_Stored data:_

--------------------------------------------------

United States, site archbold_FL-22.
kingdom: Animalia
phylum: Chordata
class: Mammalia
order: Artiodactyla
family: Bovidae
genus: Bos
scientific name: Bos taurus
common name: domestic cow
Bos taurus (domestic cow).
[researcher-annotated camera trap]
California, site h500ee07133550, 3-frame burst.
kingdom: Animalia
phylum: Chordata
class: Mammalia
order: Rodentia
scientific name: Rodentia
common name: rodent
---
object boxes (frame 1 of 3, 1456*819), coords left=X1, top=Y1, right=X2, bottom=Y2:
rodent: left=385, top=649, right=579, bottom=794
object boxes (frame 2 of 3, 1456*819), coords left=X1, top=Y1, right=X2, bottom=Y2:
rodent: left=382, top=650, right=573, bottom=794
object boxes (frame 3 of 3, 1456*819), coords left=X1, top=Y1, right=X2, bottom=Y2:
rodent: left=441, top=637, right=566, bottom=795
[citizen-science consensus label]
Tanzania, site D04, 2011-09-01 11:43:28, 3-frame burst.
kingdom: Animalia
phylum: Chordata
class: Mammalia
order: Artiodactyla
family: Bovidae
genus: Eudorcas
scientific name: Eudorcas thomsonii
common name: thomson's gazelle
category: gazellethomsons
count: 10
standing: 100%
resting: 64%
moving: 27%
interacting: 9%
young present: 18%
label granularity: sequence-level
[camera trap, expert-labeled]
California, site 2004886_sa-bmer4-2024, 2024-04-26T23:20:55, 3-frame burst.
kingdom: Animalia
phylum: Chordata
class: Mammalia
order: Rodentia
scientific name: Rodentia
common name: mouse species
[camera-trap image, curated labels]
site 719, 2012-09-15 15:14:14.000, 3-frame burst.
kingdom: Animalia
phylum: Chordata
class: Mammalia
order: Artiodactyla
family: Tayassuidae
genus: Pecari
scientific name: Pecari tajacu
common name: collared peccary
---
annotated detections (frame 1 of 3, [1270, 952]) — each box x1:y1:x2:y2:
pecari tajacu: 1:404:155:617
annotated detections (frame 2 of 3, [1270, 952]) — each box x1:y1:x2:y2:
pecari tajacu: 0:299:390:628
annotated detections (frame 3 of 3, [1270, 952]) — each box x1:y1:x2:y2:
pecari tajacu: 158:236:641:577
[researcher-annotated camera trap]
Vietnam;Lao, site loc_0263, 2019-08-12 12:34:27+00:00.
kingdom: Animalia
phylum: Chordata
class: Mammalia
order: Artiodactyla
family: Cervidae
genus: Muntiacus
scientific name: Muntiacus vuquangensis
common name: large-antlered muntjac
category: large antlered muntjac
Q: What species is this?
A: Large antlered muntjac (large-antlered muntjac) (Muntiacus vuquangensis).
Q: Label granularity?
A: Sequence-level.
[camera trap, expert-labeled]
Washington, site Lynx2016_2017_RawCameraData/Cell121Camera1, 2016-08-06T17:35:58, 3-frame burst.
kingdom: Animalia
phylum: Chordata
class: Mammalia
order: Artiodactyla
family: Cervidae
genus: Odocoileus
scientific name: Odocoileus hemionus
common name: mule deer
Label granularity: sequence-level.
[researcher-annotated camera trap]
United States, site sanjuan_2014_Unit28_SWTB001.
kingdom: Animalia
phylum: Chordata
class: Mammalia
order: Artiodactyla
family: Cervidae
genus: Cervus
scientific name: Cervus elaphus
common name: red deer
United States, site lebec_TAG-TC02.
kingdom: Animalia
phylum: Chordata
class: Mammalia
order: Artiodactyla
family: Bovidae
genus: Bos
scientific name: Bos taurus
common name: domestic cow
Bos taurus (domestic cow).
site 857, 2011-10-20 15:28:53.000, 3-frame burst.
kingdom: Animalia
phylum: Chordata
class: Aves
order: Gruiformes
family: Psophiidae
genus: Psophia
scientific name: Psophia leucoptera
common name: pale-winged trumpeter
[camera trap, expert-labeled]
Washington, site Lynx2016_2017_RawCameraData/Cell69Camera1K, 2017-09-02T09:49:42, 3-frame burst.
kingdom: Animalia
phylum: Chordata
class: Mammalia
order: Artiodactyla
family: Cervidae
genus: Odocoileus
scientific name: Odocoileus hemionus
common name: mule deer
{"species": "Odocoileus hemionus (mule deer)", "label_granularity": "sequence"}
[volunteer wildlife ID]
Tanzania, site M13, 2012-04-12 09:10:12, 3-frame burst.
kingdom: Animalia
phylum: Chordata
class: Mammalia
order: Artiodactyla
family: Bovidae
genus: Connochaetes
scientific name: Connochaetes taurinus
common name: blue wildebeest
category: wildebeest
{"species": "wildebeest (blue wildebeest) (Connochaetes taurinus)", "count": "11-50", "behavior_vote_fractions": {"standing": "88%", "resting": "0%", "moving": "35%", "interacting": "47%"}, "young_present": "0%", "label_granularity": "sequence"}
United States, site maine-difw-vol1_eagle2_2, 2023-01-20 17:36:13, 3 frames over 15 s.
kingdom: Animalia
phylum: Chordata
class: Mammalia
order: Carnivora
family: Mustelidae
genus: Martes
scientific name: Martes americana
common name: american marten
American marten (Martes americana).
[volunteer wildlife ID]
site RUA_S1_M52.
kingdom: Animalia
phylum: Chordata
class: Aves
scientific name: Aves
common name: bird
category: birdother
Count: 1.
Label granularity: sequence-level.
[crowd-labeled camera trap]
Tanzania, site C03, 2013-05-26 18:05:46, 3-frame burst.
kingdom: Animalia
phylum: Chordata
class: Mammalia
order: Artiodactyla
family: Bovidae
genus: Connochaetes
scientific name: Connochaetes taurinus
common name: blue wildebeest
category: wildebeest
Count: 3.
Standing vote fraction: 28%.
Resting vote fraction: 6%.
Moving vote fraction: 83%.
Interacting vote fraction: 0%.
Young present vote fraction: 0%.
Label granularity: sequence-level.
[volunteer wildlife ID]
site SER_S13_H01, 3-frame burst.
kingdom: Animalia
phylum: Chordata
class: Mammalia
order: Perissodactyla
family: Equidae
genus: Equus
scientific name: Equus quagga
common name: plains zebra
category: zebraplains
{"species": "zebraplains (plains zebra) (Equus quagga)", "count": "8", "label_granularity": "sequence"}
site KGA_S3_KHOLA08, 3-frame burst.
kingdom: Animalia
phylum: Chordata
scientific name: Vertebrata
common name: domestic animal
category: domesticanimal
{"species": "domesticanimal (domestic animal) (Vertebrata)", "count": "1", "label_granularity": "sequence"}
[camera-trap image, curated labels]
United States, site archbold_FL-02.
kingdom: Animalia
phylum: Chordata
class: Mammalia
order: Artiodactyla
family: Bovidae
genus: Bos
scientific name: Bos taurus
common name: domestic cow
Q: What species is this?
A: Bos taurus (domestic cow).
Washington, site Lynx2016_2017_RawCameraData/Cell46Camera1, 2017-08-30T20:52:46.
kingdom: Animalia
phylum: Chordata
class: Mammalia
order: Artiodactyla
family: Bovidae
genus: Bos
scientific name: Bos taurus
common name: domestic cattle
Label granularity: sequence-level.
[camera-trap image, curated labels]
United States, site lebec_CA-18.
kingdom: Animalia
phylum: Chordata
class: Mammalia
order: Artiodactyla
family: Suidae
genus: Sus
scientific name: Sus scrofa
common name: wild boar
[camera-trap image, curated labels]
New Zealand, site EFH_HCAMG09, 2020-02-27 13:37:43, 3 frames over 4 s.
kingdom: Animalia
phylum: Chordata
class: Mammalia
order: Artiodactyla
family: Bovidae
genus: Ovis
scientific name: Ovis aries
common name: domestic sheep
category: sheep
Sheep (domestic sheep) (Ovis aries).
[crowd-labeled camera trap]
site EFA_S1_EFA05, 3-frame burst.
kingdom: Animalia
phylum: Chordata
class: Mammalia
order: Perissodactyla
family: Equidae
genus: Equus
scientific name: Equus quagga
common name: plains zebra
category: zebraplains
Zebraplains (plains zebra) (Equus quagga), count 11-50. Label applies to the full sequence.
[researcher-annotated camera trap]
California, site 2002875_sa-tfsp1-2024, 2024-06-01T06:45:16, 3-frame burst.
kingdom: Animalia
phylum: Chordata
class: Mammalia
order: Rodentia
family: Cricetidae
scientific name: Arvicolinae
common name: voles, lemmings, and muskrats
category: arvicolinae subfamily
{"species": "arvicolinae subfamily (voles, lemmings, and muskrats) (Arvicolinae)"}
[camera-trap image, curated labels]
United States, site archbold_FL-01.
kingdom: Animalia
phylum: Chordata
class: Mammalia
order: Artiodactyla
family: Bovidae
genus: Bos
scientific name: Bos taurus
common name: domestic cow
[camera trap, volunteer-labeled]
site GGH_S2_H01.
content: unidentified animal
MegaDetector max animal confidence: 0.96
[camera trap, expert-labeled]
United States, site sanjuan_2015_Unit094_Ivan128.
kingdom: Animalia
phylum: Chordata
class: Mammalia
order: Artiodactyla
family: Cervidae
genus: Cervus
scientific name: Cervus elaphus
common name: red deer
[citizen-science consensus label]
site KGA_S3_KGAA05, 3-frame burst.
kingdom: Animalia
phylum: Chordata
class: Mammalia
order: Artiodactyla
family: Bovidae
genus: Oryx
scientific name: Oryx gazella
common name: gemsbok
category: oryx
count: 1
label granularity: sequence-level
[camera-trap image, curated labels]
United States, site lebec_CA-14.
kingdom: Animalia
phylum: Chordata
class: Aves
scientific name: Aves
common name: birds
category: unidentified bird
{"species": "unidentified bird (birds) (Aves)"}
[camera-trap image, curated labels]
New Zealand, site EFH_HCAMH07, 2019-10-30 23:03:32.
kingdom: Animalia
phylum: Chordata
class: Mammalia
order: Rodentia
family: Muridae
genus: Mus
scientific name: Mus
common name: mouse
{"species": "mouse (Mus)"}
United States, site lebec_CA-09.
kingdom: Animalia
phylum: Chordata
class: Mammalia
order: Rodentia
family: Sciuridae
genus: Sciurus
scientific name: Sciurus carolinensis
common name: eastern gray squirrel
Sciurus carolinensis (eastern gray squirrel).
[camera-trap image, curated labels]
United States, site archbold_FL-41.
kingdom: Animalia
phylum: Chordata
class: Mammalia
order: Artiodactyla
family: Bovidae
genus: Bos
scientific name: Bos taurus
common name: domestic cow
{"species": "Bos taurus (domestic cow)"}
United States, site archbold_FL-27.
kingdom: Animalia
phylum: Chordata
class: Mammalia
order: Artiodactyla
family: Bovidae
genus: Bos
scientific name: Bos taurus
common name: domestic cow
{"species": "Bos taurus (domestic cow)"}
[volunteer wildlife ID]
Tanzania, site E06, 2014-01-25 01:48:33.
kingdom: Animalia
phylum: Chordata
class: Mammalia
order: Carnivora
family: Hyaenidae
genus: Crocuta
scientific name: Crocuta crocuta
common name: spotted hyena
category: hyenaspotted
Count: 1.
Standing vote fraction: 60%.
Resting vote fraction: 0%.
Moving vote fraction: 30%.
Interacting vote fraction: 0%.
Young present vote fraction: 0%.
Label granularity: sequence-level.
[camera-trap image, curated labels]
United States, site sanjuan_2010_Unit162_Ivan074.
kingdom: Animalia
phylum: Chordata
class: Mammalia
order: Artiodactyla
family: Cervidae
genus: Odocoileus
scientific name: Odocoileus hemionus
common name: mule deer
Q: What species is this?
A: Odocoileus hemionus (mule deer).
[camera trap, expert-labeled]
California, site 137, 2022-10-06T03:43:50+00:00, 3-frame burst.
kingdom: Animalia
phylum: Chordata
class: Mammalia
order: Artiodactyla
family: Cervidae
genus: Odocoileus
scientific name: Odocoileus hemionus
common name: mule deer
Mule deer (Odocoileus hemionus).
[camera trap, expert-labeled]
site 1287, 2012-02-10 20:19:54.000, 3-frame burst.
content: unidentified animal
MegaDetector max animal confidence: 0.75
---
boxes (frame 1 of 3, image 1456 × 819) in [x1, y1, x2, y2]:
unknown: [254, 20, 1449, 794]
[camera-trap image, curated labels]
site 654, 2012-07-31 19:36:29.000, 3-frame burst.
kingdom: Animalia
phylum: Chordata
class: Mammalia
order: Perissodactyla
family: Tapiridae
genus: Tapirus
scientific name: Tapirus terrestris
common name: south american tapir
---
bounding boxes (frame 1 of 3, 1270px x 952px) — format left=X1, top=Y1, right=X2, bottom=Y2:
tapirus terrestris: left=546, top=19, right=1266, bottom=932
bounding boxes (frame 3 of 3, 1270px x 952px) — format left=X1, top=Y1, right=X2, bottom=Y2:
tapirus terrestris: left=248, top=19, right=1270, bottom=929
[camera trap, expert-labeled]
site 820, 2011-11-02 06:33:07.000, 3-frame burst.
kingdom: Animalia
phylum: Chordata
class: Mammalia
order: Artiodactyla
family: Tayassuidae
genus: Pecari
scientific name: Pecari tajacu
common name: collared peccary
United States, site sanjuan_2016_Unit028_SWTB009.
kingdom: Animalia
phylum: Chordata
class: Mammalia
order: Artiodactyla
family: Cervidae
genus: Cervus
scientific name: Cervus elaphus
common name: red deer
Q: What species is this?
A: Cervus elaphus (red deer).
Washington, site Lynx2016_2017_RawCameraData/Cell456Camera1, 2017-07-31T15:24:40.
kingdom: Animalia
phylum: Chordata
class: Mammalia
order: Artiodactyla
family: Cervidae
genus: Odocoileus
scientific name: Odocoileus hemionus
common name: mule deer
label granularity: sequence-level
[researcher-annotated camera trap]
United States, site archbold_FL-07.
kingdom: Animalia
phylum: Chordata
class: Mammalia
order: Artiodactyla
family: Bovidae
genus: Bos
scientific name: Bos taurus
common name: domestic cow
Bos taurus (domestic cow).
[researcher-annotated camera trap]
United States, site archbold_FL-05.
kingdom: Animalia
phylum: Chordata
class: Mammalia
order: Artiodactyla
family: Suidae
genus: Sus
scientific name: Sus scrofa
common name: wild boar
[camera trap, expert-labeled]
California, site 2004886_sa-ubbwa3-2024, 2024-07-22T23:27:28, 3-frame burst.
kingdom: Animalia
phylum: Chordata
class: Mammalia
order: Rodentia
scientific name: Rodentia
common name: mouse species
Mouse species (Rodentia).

--------------------------------------------------

When you reach the line containing "site GGH_S2_H01." in the data above, start copying exactly, and stop after the line containing "category: unidentified bird".

_Exercise result:_
site GGH_S2_H01.
content: unidentified animal
MegaDetector max animal confidence: 0.96
[camera trap, expert-labeled]
United States, site sanjuan_2015_Unit094_Ivan128.
kingdom: Animalia
phylum: Chordata
class: Mammalia
order: Artiodactyla
family: Cervidae
genus: Cervus
scientific name: Cervus elaphus
common name: red deer
[citizen-science consensus label]
site KGA_S3_KGAA05, 3-frame burst.
kingdom: Animalia
phylum: Chordata
class: Mammalia
order: Artiodactyla
family: Bovidae
genus: Oryx
scientific name: Oryx gazella
common name: gemsbok
category: oryx
count: 1
label granularity: sequence-level
[camera-trap image, curated labels]
United States, site lebec_CA-14.
kingdom: Animalia
phylum: Chordata
class: Aves
scientific name: Aves
common name: birds
category: unidentified bird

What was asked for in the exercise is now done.